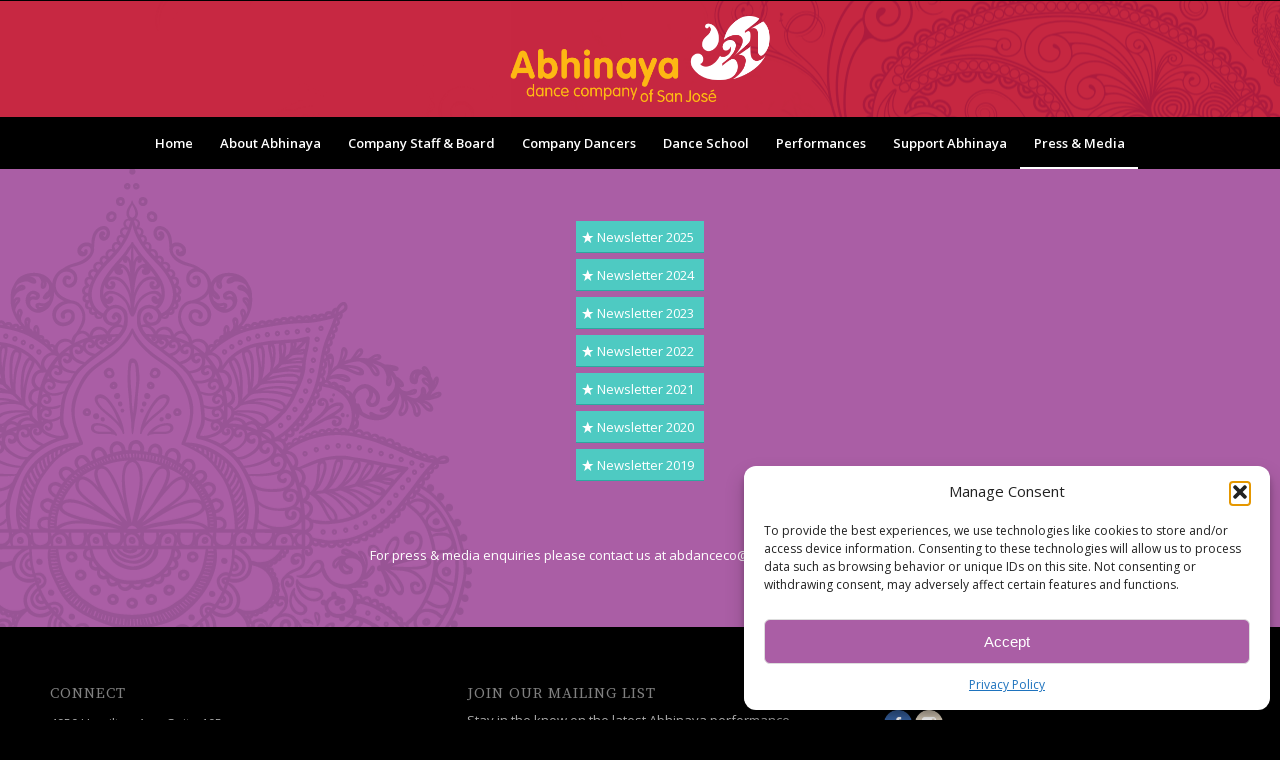

--- FILE ---
content_type: text/css
request_url: https://abhinaya.org/wp-content/uploads/dynamic_avia/avia_posts_css/post-4053.css?ver=ver-1768334884
body_size: -57
content:
.avia-section.av-mvfv1x-b27bcfc2921cdccebb7f2f73066fe2e7{background-color:#aa5ea5;background-image:url(https://abhinaya.org/wp-content/uploads/2015/09/abhinaya_dance_paisley.png);background-repeat:no-repeat;background-position:0% 0%;background-attachment:scroll} .flex_column.av-k1sb85-c03a3bb13b2bc94786bc6296998283b7{border-radius:0px 0px 0px 0px;padding:0px 0px 0px 0px} .flex_column.av-1z5lmt-af6642b031c1e97ebd8fc3c3f177e90d{border-radius:0px 0px 0px 0px;padding:0px 0px 0px 0px} .flex_column.av-cdk945-0e974c321ae757a7e63b17dc962146d4{border-radius:0px 0px 0px 0px;padding:0px 0px 0px 0px} .flex_column.av-ac65dh-685ba260b86816c57fe5cbd1610b2324{border-radius:0px 0px 0px 0px;padding:0px 0px 0px 0px} .flex_column.av-8qgdzp-298957306dacf5a2c13fc762d85c5ba5{border-radius:0px 0px 0px 0px;padding:0px 0px 0px 0px} #top .av_textblock_section.av-85p7ud-7b8a0308ba32a1da94f862401da461cc .avia_textblock{color:#ffffff} .flex_column.av-nr2g5-b1d1f0bb09ae510260d22fccdb6229d5{border-radius:0px 0px 0px 0px;padding:0px 0px 0px 0px}

--- FILE ---
content_type: text/css
request_url: https://abhinaya.org/wp-content/uploads/2024/06/csshero-static-style-enfold-child.css?ver=4
body_size: -334
content:
.page-id-4742 .responsive #top #wrap_all .flex_column {
  padding: 20px !important;
}


--- FILE ---
content_type: text/plain
request_url: https://www.google-analytics.com/j/collect?v=1&_v=j102&a=2011947500&t=pageview&_s=1&dl=https%3A%2F%2Fabhinaya.org%2Fnews-letters%2F&ul=en-us%40posix&dt=Newsletters%20%E2%80%93%20Abhinaya%20Dance%20Company%20of%20San%20Jos%C3%A9&sr=1280x720&vp=1280x720&_u=IEBAAEABAAAAACAAI~&jid=532540969&gjid=1916396596&cid=2040024719.1769764945&tid=UA-72730654-1&_gid=2028996638.1769764945&_r=1&_slc=1&z=1067009459
body_size: -449
content:
2,cG-B9GMVR5GF2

■ ■ ■ ■ ■

Could you repeat all of the entries exactly, without any of the images?

--- FILE ---
content_type: text/css
request_url: https://abhinaya.org/wp-content/uploads/dynamic_avia/avia_posts_css/post-4053.css?ver=ver-1768334884
body_size: -57
content:
.avia-section.av-mvfv1x-b27bcfc2921cdccebb7f2f73066fe2e7{background-color:#aa5ea5;background-image:url(https://abhinaya.org/wp-content/uploads/2015/09/abhinaya_dance_paisley.png);background-repeat:no-repeat;background-position:0% 0%;background-attachment:scroll} .flex_column.av-k1sb85-c03a3bb13b2bc94786bc6296998283b7{border-radius:0px 0px 0px 0px;padding:0px 0px 0px 0px} .flex_column.av-1z5lmt-af6642b031c1e97ebd8fc3c3f177e90d{border-radius:0px 0px 0px 0px;padding:0px 0px 0px 0px} .flex_column.av-cdk945-0e974c321ae757a7e63b17dc962146d4{border-radius:0px 0px 0px 0px;padding:0px 0px 0px 0px} .flex_column.av-ac65dh-685ba260b86816c57fe5cbd1610b2324{border-radius:0px 0px 0px 0px;padding:0px 0px 0px 0px} .flex_column.av-8qgdzp-298957306dacf5a2c13fc762d85c5ba5{border-radius:0px 0px 0px 0px;padding:0px 0px 0px 0px} #top .av_textblock_section.av-85p7ud-7b8a0308ba32a1da94f862401da461cc .avia_textblock{color:#ffffff} .flex_column.av-nr2g5-b1d1f0bb09ae510260d22fccdb6229d5{border-radius:0px 0px 0px 0px;padding:0px 0px 0px 0px}

--- FILE ---
content_type: text/css
request_url: https://abhinaya.org/wp-content/uploads/2024/06/csshero-static-style-enfold-child.css?ver=4
body_size: -334
content:
.page-id-4742 .responsive #top #wrap_all .flex_column {
  padding: 20px !important;
}


--- FILE ---
content_type: text/plain
request_url: https://www.google-analytics.com/j/collect?v=1&_v=j102&a=2011947500&t=pageview&_s=1&dl=https%3A%2F%2Fabhinaya.org%2Fnews-letters%2F&ul=en-us%40posix&dt=Newsletters%20%E2%80%93%20Abhinaya%20Dance%20Company%20of%20San%20Jos%C3%A9&sr=1280x720&vp=1280x720&_u=IEBAAEABAAAAACAAI~&jid=532540969&gjid=1916396596&cid=2040024719.1769764945&tid=UA-72730654-1&_gid=2028996638.1769764945&_r=1&_slc=1&z=1067009459
body_size: -449
content:
2,cG-B9GMVR5GF2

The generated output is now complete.